We have been given a logstash endpoint, which goes against 2 replicas running on an infra of k8s. What we see is that there is no control of the logstash pod to which we connect, and that many times our clients end up in the same pod decreasing the throughput by half, since we see that the sessions that open the filebeats are constantly open until they have nothing to send.
Does the filebeat have any configuration options for the connection against the logstash to close and open every X seconds, every X events, or every X bytes?
I have also tried to increase the number of connections from each client, adding in the output of logstash "worker: 2" but I see that it does not work either.
An entrypoint. It is a loadbalancer VIP, that balance between all the workers.
This is the other point i am testing, set the fqdns of the 2 pods as:
my-pod-0.my-svc.my-namespace.svc.cluster.local
my-pod-1.my-svc.my-namespace.svc.cluster.local
And this fqdn resolve as the loadbalancer VIP.
But i also would like to know if at filebeat level i am able to set the number of connections and limit the time these connections are open.
I read about some issues in the past where it was need to point directly to the pods running logstash, not an entrypoint, to achieve a better load balancing, but I could not find the post about it.
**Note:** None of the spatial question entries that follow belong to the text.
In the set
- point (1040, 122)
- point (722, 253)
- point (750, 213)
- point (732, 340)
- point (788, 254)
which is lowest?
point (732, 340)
If I'm not wrong you limit the number of connection with the workersetting, since you have worker: 2, it will have two workers connecting to your logstash endpoint.
To limit the time you may need to use the ttlsetting, since you are behind a load balancer.
Connections from beats to logstash are sticky, so if you have a load balancer in front of logstash, this can lead to uneven balancing.
You may try to use the ttl setting (and also need to disable pipelining as explained in the documentation).
As you said, i had to set "pipelining: 0", but also "loadbalance: true". The guide reference says loadbalance is true by default, but it seems that is not true, i have had to set "loadbalance: true" in the config to work. But with this config:
This is true if you have more than one hosts defined in the hosts setting, if you just have one the load balance is not done by filebeat, but by your ingress.
With one host as i have, with only pipelining: 0, it didn't work. Then, adding "loadbalance: true", it started to work as expected.
Finally I have not been able to connect to a specific pod, I understand because my service is not headless. But I managed to control the session balancing with this configuration in the k8s service:
externalTrafficPolicy: Local
With this configuration you can control from the loadbalancer the sessions to each worker/pod. Specifically I have configured a least_connections type balancing so that all pods have the same number of sessions.
Thanks for your help, because with these configurations I can say that I have managed to have a balanced flow.
It seems like you're facing connection issues with Logstash and are looking for ways to optimize Filebeat. To address the connection problem, you may want to consider adjusting the loadbalance option in your Filebeat configuration. Additionally, you can explore using the timeout setting to manage connections more effectively. Keep in mind that tuning these parameters may require some experimentation to find the best configuration for your specific use case. Best of luck with your optimization efforts! AC Football Cases
Apache, Apache Lucene, Apache Hadoop, Hadoop, HDFS and the yellow elephant
logo are trademarks of the
Apache Software Foundation
in the United States and/or other countries.